Thread: solutions theorem

is there a theorem that says that if you have n linear equations, each equation is distinct and contains all of the n variables, can you say that there always exist at least one solution?

There is a theorem with some caveats that says there is always a solution for a set of n equations in n unknowns. Each variable need not explicitly appear in every equation. For example, consider the following system.

x + y = 3
x + z = 4
y + z = 5

It is equivalent to the following system.

x + y + 0*z = 3
x + 0*y + z = 4
0*x + y + z = 5

The caveats in the theorem relate to ambiguous or inconsistent systems.

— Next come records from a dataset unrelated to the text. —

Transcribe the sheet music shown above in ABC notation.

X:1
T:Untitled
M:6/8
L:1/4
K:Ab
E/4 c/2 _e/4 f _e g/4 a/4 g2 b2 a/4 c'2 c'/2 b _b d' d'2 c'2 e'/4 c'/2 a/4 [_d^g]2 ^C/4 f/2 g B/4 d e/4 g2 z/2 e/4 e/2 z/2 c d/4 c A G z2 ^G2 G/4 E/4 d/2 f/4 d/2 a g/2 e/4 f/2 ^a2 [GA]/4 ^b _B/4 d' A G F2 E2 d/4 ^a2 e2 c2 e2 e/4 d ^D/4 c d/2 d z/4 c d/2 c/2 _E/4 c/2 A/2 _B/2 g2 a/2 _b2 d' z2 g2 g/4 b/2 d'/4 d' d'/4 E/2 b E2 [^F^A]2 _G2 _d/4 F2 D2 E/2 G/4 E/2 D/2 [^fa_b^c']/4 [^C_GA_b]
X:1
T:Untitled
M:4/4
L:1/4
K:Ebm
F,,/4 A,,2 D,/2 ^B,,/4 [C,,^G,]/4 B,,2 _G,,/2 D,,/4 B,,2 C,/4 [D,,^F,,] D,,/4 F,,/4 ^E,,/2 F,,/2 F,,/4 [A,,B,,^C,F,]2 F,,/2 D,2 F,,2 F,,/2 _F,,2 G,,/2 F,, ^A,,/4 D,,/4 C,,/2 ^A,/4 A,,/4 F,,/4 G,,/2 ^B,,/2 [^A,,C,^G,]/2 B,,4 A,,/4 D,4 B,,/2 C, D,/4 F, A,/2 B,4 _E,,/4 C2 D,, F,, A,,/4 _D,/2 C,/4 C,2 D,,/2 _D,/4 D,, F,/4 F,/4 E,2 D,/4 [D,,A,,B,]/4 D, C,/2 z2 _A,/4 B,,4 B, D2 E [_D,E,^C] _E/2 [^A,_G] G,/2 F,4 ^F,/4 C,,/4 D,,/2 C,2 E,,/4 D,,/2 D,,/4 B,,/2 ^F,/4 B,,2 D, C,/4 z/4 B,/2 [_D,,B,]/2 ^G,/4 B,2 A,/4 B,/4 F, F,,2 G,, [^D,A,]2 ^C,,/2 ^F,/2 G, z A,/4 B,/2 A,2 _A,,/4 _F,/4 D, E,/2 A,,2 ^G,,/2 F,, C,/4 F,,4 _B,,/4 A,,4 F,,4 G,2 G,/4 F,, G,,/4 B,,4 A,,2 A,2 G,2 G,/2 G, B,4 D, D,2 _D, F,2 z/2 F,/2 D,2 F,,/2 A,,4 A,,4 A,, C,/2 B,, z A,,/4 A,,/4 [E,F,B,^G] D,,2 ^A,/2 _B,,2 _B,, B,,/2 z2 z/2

An ambiguous system can have many valid solutions. If any equation is a linear combination of one or more of the other equations, you have ambiguity. A very trivial system with this property is the following.

x + y = 2
2x + 2y = 4

Anybody would recognize that there is somthing wrong with the above system. This problem can be far less obvious. For example, make up nine equations in ten unknowns. Then multiply equation one by 3, subtract equation two, add twice equation 3, add equation 4, subtract equation 5. Use the result as the tenth equation. This system is ambiguous. You are not likely to notice a problem until you try to solve such a system.

A system can be inconsistent, in which case there is no solution possible. A very trivial and obvious example is the following.

x + y = 7
x + y = 8

There are more complex systems which are inconsistent, but which look okay until you try to solve them.